Return the records in full, with every character preserved.

[Saved entries]
┄┄┄┄┄┄

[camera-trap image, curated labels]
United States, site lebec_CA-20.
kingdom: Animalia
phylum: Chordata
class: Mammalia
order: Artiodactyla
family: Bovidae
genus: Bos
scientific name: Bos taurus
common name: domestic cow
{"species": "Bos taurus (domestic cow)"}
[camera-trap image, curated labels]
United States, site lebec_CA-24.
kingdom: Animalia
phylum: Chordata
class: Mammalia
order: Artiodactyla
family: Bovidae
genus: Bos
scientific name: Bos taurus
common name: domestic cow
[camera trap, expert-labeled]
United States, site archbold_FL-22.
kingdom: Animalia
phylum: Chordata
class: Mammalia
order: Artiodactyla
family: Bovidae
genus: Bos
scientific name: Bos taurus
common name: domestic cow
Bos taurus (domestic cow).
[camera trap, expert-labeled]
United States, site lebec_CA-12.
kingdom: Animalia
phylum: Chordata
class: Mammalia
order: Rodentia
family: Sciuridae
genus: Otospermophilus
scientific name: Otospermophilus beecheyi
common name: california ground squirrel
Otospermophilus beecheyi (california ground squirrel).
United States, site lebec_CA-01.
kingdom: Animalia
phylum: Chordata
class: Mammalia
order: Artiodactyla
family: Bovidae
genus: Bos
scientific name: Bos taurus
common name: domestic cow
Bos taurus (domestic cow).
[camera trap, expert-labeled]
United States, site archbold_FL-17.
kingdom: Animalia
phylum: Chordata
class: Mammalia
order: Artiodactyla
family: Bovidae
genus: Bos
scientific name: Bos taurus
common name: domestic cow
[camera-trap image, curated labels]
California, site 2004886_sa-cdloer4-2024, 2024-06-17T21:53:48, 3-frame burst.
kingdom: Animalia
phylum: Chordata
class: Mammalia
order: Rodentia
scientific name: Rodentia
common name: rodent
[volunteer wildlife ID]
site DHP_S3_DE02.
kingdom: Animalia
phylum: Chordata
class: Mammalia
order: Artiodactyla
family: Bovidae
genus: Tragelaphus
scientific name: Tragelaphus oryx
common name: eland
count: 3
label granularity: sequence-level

┄┄┄┄┄┄

#### TASK RESULT:
[camera-trap image, curated labels]
United States, site lebec_CA-20.
kingdom: Animalia
phylum: Chordata
class: Mammalia
order: Artiodactyla
family: Bovidae
genus: Bos
scientific name: Bos taurus
common name: domestic cow
{"species": "Bos taurus (domestic cow)"}
[camera-trap image, curated labels]
United States, site lebec_CA-24.
kingdom: Animalia
phylum: Chordata
class: Mammalia
order: Artiodactyla
family: Bovidae
genus: Bos
scientific name: Bos taurus
common name: domestic cow
[camera trap, expert-labeled]
United States, site archbold_FL-22.
kingdom: Animalia
phylum: Chordata
class: Mammalia
order: Artiodactyla
family: Bovidae
genus: Bos
scientific name: Bos taurus
common name: domestic cow
Bos taurus (domestic cow).
[camera trap, expert-labeled]
United States, site lebec_CA-12.
kingdom: Animalia
phylum: Chordata
class: Mammalia
order: Rodentia
family: Sciuridae
genus: Otospermophilus
scientific name: Otospermophilus beecheyi
common name: california ground squirrel
Otospermophilus beecheyi (california ground squirrel).
United States, site lebec_CA-01.
kingdom: Animalia
phylum: Chordata
class: Mammalia
order: Artiodactyla
family: Bovidae
genus: Bos
scientific name: Bos taurus
common name: domestic cow
Bos taurus (domestic cow).
[camera trap, expert-labeled]
United States, site archbold_FL-17.
kingdom: Animalia
phylum: Chordata
class: Mammalia
order: Artiodactyla
family: Bovidae
genus: Bos
scientific name: Bos taurus
common name: domestic cow
[camera-trap image, curated labels]
California, site 2004886_sa-cdloer4-2024, 2024-06-17T21:53:48, 3-frame burst.
kingdom: Animalia
phylum: Chordata
class: Mammalia
order: Rodentia
scientific name: Rodentia
common name: rodent
[volunteer wildlife ID]
site DHP_S3_DE02.
kingdom: Animalia
phylum: Chordata
class: Mammalia
order: Artiodactyla
family: Bovidae
genus: Tragelaphus
scientific name: Tragelaphus oryx
common name: eland
count: 3
label granularity: sequence-level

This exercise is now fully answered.